Les combats spatiaux constituent l’un des grands plaisirs de la saga, parce qu’ils sont décrits avec une minutie presque militaire. Les vaisseaux ne s’affrontent pas dans un brouhaha indistinct : chaque accélération, chaque changement d’axe, chaque distance et chaque angle de tir compte. Les capitaines doivent anticiper les trajectoires, tenir compte du délai des communications, évaluer la puissance des armes, la résistance des boucliers et les contre-mesures adverses. Cette précision donne aux batailles une intensité particulière, comme si l’espace devenait une immense mer tactique où la moindre erreur se paie très cher.
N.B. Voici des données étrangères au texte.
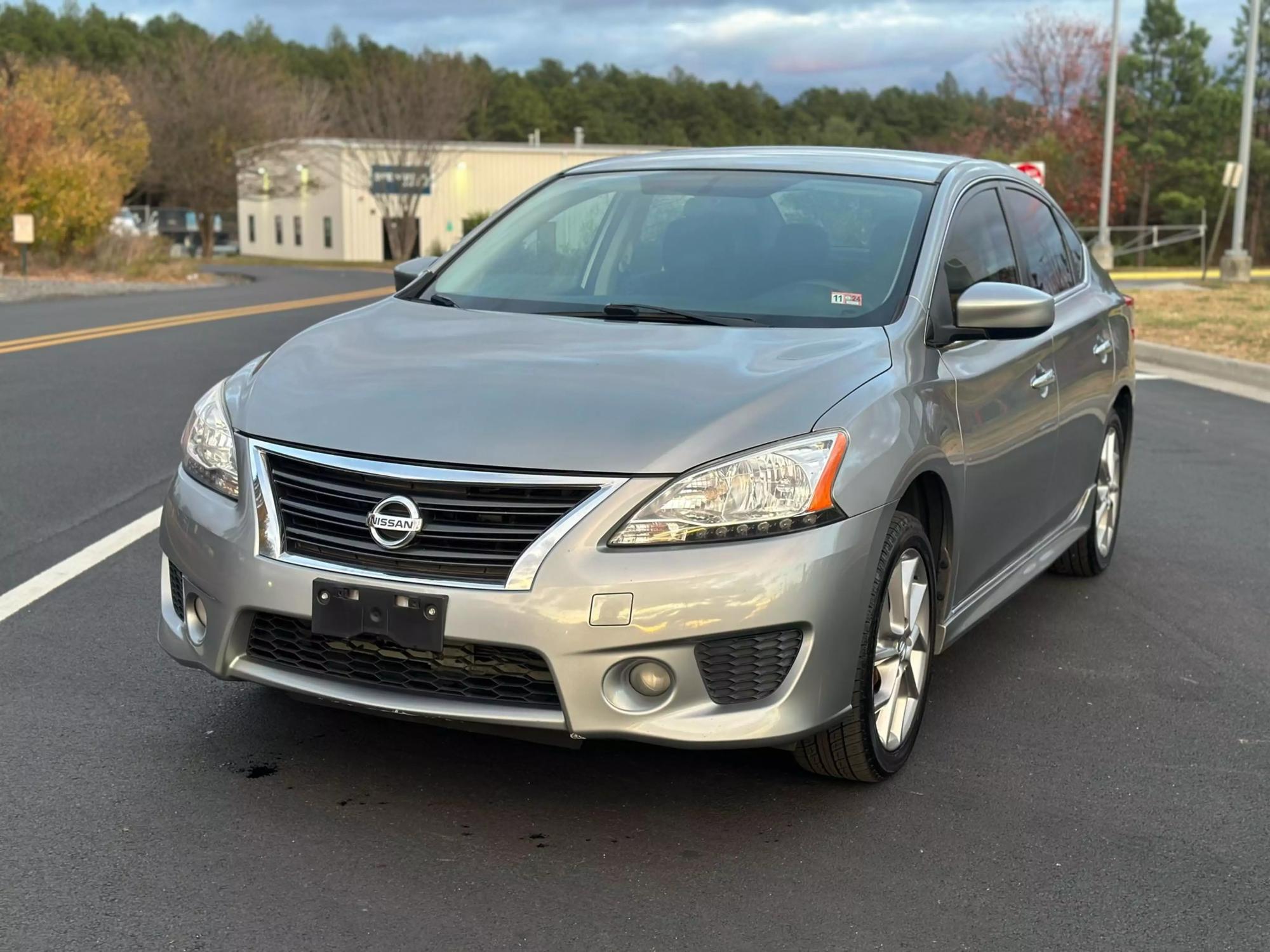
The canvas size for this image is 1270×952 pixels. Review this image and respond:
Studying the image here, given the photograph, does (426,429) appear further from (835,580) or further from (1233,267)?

L’autre force du cycle tient à son équilibre entre aventure militaire et intrigue politique. Les conflits ne se limitent jamais à des escarmouches dans le vide interstellaire. Derrière chaque crise, il y a des intérêts économiques, des rivalités entre puissances, des calculs diplomatiques et des jeux d’influence. Honor Harrington n’évolue donc pas seulement dans un théâtre de guerre, mais dans un monde où les décisions militaires ont des conséquences immédiates sur les équilibres politiques. Cela donne à la saga une ampleur très immersive.

L’univers, souvent appelé Honorverse, est vaste, structuré et cohérent. David Weber y construit une civilisation spatiale avec ses traditions, ses flottes, ses tensions et ses codes d’honneur. Cette solidité participe beaucoup au plaisir de lecture : on a vraiment l’impression d’entrer dans un monde vivant, qui possède ses règles, son histoire et sa logique interne. C’est sans doute ce qui explique l’attachement durable de nombreux lecteurs à cette série.

Il faut aussi souligner la personnalité de l’héroïne. Honor Harrington n’est pas seulement une tacticienne exceptionnelle ; elle incarne une forme d’intégrité, de devoir et de constance qui la rend immédiatement mémorable. Elle avance souvent dans des contextes hostiles, parfois isolée, parfois sous-estimée, mais toujours portée par une discipline de fer. Son lien avec son univers, avec son équipage et avec sa mission donne à la saga une vraie dimension humaine, malgré l’ampleur cosmique du décor.

Pour qui aime les récits de science-fiction militaire, les grandes manœuvres, les personnages forts et les univers développés avec sérieux, cette saga offre une expérience particulièrement riche. Elle a le souffle des grandes épopées, la précision d’un roman d’anticipation stratégique et le plaisir très concret d’une série où l’on suit une héroïne qui grandit, combat, doute parfois, mais ne renonce jamais.